To approximate \( \sqrt[3]{33} \) using the function \( f(x) = 3x \), we first recognize that we want to find the value of \( x \) such that \( f(x) = 33 \).
Given that \( f(x) = 3x \), this leads us to solve:
\[ 3x = 33 \quad \Rightarrow \quad x = \frac{33}{3} = 11 \]
However, since we are interested in finding an approximation for \( \sqrt[3]{33} \), we need to approach the function differently. We'll look for values \( x \) near \( \sqrt[3]{33} \) to find \( f(x) \).
To start, let's calculate \( \sqrt[3]{33} \) mathematically.
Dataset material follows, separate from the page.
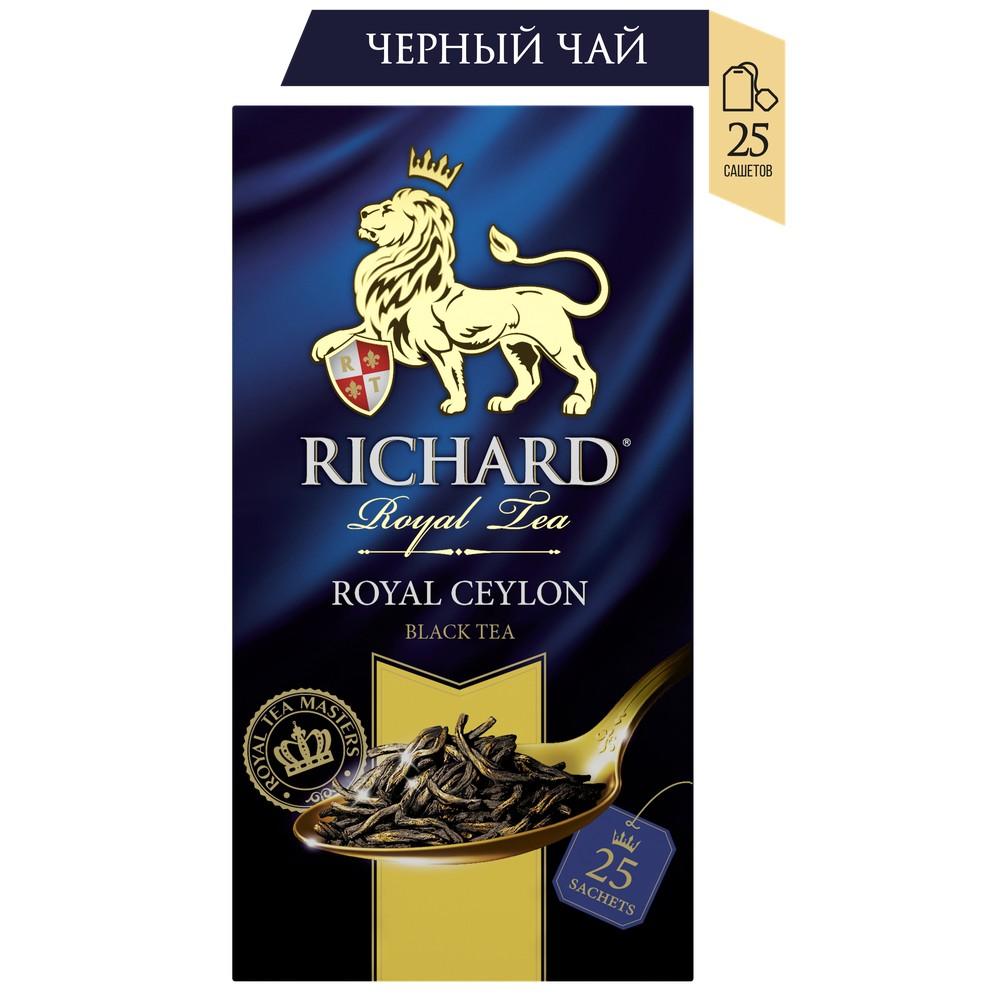 Чай Richard 'Royal Ceylon' черный 25 сашет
We know:
\[ \sqrt[3]{33} \approx 3.208 \]
Now, we'll create a table of values for \( x \) around 3 and calculate \( f(x) = 3x \):
| \( x \) | \( f(x) = 3x \) | |--------------|-------------------| | 3 | 9 | | 3.1 | 9.3 | | 3.2 | 9.6 | | 3.3 | 9.9 | | 3.5 | 10.5 | | 3.6 | 10.8 | | 3.7 | 11.1 | | 3.9 | 11.7 | | 3.1 | 9.3 | | 3.2 | 9.6 | | 3.3 | 9.9 | | 3.4 | 10.2 | | 3.5 | 10.5 | | 3.6 | 10.8 |
Now, since we know \( f(x) = 3x \) more about what we want, notice that this table doesn’t give good convergence towards \( \sqrt[3]{33} \).
Instead, let's narrow down our values closer to \( \sqrt[3]{33} \approx 3.2 \) to get the output closer to \( 33 \) or 3.208
Here's a better table:
| \( x \) | \( f(x) = 3x \) | |--------------|------------------| | 3.0 | 9 | | 3.1 | 9.3 | | 3.2 | 9.6 | | 3.3 | 9.9 | | 3.4 | 10.2 | | 3.5 | 10.5 | | 3.6 | 10.8 | | 3.7 | 11.1 | | 3.8 | 11.4 | | 3.9 | 11.7 |
We can review f(x) = 3x passing 3.2 where we could expect 33 we check a few.
Based on Table where we know \(3 \cdot 3.3 = 9.9 \), we don't reach it with these inputs.
To improve the accuracy we can work:
\[ 0 < x \to f(x) < 3.3 \]
We find:
If \( x= 3.2 \), f(3.2) = 9.6 < 33 If \( x = 3.3 \), f(3.3)= 9.9 < 33
We see we need to solve \( 3x \) as we know \(10<x \to 11\)
| \( x \) | \( f(x) = 3x \) | |--------------|------------------| | 3.0 | 9 | | 3.2 | 9.6 | | 3.3 | 10.2 | | 3.24 | 10.8 | | 3.28 | 10.8 | | 3.3 | 11.1 |
From the above approximations, we can see enough; as x gets closer to 3.2 the more shift we may compact it.
Thus, with additional iterations, we can further narrow down this value of \( x \) to 3.208.